You just need to change the path to the direction that you want.

9 Creating charts with the number of trips per hour

In this section we will see how to create a bar and line chart to show the number of trips per hour for one specific line. To do so, the first thing we are going to do is to filter the information of one specific line. For the example we are following I will choose line 1.

line <- output_data %>% 
  filter(route_id == '001')

kable(head(line))
route_id route_short_name arrival_time time_window n
001 1 6 6:00 2
001 1 7 7:00 3
001 1 8 8:00 4
001 1 9 9:00 4
001 1 10 10:00 5
001 1 11 11:00 5

Something important when graphing characters that actually represent numbers (or times in this case) is to factorize them so they are sort as numbers. If we don’t do that they will be sort as strings (characters) which would mean to have 10:00 first, then 11:00 and so on, instead 6:00 first. To illustrate, this is how our graph would look if we did it right now:

To avoid this undesirable behavior we need to factorize time_window first.

line$time_window <- factor(line$time_window, levels = unique(line$time_window))

9.1 Bar chart

Personally, I like my charts cleaner and a bit more colorful. If that is your case too, you could use the code below to get that result. We can make the graph interactive with ggplotly() from the plotly library.
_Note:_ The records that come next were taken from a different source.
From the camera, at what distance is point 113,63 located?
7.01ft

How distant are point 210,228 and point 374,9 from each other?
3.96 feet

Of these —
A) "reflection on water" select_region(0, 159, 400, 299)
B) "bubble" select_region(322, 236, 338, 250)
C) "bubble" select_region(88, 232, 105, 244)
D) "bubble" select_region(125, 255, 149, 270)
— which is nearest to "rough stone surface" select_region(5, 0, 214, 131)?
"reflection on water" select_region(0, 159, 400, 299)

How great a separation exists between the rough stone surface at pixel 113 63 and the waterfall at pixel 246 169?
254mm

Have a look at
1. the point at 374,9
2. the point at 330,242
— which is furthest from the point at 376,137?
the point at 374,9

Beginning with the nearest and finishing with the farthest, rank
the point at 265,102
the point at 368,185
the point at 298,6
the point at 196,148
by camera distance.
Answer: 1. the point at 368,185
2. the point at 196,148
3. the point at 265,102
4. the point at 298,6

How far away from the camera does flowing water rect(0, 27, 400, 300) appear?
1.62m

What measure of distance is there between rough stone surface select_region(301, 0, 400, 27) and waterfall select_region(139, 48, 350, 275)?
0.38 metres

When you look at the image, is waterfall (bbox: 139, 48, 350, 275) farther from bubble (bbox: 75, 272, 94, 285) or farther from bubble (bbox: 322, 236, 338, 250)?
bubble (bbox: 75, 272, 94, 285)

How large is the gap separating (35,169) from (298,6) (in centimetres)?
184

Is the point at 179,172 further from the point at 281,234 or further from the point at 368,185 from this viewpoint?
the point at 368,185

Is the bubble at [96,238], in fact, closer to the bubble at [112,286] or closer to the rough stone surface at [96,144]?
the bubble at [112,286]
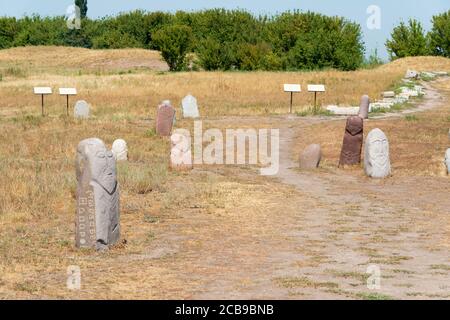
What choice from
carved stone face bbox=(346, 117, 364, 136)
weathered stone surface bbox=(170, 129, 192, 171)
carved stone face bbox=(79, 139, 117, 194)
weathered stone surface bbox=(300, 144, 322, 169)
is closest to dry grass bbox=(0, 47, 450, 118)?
weathered stone surface bbox=(300, 144, 322, 169)

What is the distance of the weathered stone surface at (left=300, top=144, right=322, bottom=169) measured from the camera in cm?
2606

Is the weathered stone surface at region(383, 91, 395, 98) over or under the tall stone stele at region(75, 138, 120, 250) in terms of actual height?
over

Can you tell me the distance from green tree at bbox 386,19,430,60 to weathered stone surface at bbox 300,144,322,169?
5565cm

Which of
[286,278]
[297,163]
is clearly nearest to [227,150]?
[297,163]

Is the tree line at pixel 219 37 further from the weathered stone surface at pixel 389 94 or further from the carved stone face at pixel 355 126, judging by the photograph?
the carved stone face at pixel 355 126

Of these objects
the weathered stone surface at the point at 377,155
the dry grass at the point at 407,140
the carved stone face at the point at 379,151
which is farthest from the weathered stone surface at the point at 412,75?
the carved stone face at the point at 379,151

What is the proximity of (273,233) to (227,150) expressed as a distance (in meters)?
13.8

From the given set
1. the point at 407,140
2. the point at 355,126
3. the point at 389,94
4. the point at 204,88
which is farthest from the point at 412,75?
the point at 355,126

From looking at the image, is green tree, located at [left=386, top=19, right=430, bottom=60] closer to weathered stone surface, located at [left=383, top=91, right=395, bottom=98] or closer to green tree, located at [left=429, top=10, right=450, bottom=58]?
green tree, located at [left=429, top=10, right=450, bottom=58]

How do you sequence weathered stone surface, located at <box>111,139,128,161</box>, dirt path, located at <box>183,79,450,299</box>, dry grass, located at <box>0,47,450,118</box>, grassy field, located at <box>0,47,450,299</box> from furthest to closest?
dry grass, located at <box>0,47,450,118</box>
weathered stone surface, located at <box>111,139,128,161</box>
grassy field, located at <box>0,47,450,299</box>
dirt path, located at <box>183,79,450,299</box>

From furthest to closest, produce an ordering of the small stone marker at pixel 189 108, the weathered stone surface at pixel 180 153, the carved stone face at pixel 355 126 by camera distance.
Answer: the small stone marker at pixel 189 108 < the carved stone face at pixel 355 126 < the weathered stone surface at pixel 180 153

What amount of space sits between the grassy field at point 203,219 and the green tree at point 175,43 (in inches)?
1260

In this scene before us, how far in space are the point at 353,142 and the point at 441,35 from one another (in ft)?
185

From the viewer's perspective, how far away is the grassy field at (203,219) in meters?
12.5
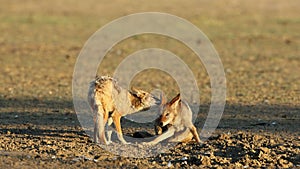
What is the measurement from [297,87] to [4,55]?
8.94 metres

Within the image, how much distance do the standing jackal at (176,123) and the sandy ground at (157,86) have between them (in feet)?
0.56

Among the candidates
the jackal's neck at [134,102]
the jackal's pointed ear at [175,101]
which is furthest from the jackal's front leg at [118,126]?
the jackal's pointed ear at [175,101]

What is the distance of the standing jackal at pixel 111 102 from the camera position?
8453 mm

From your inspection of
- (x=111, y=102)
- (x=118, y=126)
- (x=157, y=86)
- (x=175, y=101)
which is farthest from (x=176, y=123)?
(x=157, y=86)

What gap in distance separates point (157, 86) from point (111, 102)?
5616 mm

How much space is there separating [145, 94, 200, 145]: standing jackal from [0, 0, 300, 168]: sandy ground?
6.8 inches

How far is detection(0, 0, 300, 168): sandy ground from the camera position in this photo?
26.0ft

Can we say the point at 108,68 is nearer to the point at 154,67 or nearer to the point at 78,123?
the point at 154,67

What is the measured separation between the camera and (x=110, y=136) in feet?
28.7

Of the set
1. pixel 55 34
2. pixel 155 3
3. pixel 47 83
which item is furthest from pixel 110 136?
pixel 155 3

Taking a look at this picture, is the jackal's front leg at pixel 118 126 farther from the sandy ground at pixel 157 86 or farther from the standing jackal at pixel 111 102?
the sandy ground at pixel 157 86

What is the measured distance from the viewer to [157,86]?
46.8 feet

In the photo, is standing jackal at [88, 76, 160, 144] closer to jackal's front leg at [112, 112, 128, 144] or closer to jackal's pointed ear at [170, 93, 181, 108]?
jackal's front leg at [112, 112, 128, 144]

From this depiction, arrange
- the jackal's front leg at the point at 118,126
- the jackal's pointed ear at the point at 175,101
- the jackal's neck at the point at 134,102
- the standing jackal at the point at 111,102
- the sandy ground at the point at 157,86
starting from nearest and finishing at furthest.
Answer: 1. the sandy ground at the point at 157,86
2. the standing jackal at the point at 111,102
3. the jackal's front leg at the point at 118,126
4. the jackal's pointed ear at the point at 175,101
5. the jackal's neck at the point at 134,102
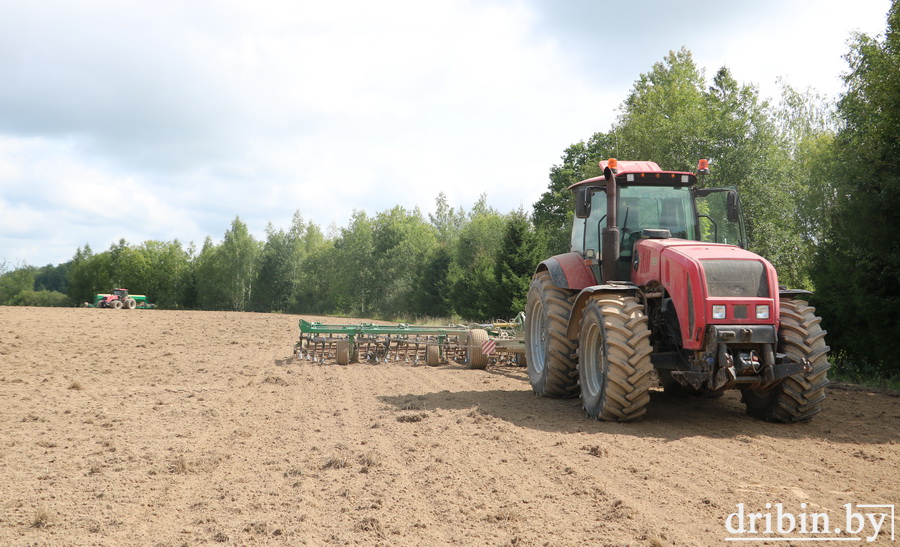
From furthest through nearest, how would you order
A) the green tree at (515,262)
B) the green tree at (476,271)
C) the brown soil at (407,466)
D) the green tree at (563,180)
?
the green tree at (563,180)
the green tree at (476,271)
the green tree at (515,262)
the brown soil at (407,466)

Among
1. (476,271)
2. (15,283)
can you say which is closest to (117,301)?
(476,271)

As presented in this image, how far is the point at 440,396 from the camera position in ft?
31.3

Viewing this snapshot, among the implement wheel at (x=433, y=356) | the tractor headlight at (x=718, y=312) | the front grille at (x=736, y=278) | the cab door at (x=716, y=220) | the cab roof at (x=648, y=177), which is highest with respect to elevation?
the cab roof at (x=648, y=177)

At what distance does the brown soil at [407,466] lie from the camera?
4230 millimetres

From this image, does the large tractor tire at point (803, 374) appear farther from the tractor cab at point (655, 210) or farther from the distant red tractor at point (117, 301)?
the distant red tractor at point (117, 301)

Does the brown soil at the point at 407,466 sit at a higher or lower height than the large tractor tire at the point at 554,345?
lower

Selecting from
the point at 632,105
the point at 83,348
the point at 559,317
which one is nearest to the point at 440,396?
the point at 559,317

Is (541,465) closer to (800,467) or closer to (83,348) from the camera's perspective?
(800,467)

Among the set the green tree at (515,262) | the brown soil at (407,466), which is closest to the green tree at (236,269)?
the green tree at (515,262)

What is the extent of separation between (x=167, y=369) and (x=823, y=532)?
12.0m

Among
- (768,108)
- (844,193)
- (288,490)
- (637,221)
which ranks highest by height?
A: (768,108)

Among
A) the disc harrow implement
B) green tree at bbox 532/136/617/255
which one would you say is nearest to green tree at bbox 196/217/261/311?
green tree at bbox 532/136/617/255

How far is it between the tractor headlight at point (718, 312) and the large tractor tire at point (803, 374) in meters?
0.78

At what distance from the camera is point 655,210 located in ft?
28.0
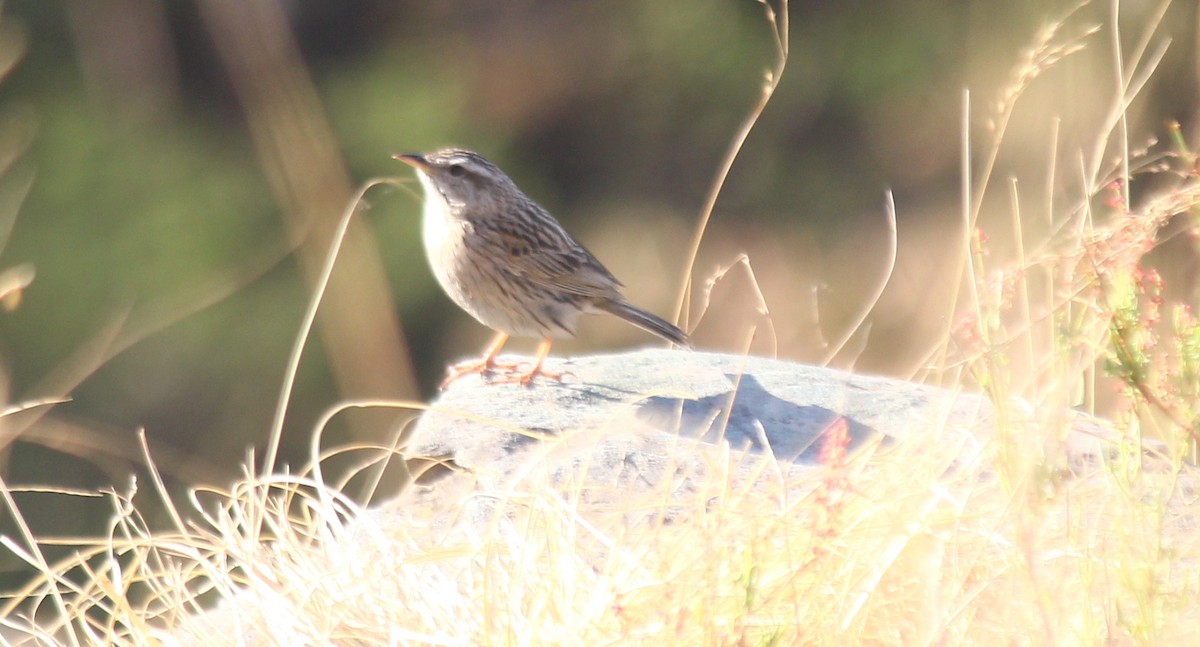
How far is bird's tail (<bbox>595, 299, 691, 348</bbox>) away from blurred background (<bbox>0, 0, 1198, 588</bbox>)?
440 cm

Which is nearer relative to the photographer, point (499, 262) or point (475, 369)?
point (475, 369)

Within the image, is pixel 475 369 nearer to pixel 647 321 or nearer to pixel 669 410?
pixel 647 321

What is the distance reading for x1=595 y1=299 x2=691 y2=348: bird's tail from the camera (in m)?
5.16

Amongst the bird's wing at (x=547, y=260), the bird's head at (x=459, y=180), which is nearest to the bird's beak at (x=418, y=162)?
the bird's head at (x=459, y=180)

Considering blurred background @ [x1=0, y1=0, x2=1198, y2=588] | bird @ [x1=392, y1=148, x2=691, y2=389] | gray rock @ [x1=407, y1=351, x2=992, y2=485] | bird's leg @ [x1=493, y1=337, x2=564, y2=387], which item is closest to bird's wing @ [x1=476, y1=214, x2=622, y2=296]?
bird @ [x1=392, y1=148, x2=691, y2=389]

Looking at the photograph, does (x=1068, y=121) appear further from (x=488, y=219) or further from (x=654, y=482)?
(x=654, y=482)

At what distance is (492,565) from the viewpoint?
10.2ft

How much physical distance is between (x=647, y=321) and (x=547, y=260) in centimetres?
59

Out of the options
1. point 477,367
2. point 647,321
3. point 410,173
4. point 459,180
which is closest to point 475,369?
point 477,367

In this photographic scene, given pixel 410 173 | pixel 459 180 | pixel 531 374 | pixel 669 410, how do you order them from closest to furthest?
pixel 669 410
pixel 531 374
pixel 459 180
pixel 410 173

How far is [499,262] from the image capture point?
5.73 meters

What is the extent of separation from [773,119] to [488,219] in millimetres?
8663

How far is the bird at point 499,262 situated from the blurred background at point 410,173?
4.21 m

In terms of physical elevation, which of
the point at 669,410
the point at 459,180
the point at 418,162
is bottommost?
the point at 669,410
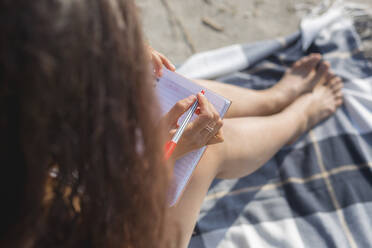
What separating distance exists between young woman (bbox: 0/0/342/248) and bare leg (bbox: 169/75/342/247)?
0.16m

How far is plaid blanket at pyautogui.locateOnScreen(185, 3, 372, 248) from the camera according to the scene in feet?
3.61

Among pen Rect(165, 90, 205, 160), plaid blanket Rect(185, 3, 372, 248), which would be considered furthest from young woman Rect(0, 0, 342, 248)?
plaid blanket Rect(185, 3, 372, 248)

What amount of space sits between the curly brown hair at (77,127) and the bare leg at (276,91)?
63cm

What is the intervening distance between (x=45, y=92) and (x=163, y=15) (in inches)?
52.1

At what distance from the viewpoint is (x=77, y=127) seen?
17.7 inches

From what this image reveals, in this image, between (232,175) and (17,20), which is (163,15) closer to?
(232,175)

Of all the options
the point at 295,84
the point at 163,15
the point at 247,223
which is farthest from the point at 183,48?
the point at 247,223

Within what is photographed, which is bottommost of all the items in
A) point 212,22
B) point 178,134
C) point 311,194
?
point 311,194

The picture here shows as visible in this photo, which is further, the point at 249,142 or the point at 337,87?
the point at 337,87

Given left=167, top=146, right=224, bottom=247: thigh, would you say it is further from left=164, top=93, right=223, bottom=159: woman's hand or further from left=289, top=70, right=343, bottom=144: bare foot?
left=289, top=70, right=343, bottom=144: bare foot

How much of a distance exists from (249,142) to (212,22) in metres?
0.81

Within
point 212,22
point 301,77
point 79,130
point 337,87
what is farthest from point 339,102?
point 79,130

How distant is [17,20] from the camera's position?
38 cm

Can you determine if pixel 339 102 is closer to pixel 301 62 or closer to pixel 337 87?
pixel 337 87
g_bar <- ggplot(data = line,
            aes(x = time_window, y = n)) + 
  geom_bar(stat = 'identity', fill = 'steelblue', color = 'steelblue') + 
  geom_text(aes(label = n), 
            vjust = -0.3, 
            color = "black", 
            size = 3) +
  scale_fill_brewer(palette="Dark2")+
  labs(title = paste('Trips by hour for route', line$route_short_name, sep = ' '),
       x = "Time window",
       y = '') +
  theme(panel.grid = element_blank(), 
        panel.background = element_blank(), 
        axis.line.x = element_line(colour = "grey"), 
        axis.line.y = element_blank(),
        axis.text.x = element_text(angle = 90, hjust = 1),
        axis.text.y = element_blank(),
        axis.ticks.x = element_line(colour = "grey"),
        axis.ticks.y = element_blank(),
        plot.title = element_text(hjust = 0.5) 
        )

ggplotly(g_bar)
## Warning in if (nchar(plot$labels$title %||% "") > 0) {: the condition has
## length > 1 and only the first element will be used

10 Line chart

g_line <- ggplot(data = line,
            aes(x = time_window, y = n, group = 1)) + 
  geom_line(color = 'steelblue') +
  geom_point(color = 'steelblue') +
  geom_text(aes(label = n), 
            vjust = -2,
            color = "black",
            size = 3) +
  scale_fill_brewer(palette="Dark2")+
  labs(title = paste('Trips by hour for route', line$route_short_name, sep = ' '),
        x = "Time window",
        y = '') +
  theme(panel.grid = element_blank(),
        panel.background = element_blank(),
        axis.line.x = element_line(colour = "grey"),
        axis.line.y = element_blank(),
        axis.text.x = element_text(angle = 90, hjust = 1),
        axis.text.y = element_blank(),
        axis.ticks.x = element_line(colour = "grey"),
        axis.ticks.y = element_blank(),
        plot.title = element_text(hjust = 0.5)
        )

ggplotly(g_line)
## Warning in if (nchar(plot$labels$title %||% "") > 0) {: the condition has
## length > 1 and only the first element will be used

11 Conclusion

We saw how to import a GTFS into R and explore it. Then we studied the relationships between the data frames and took kept the data needed to get the insight we were looking for.

As shown, the maths and methods used to get the number of trips per hour from a GTFS are pretty simple and don’t require a deep knowledge of math, non the R language. It is a very good way to start learning R and learning some of the insights you could get from your GTFS.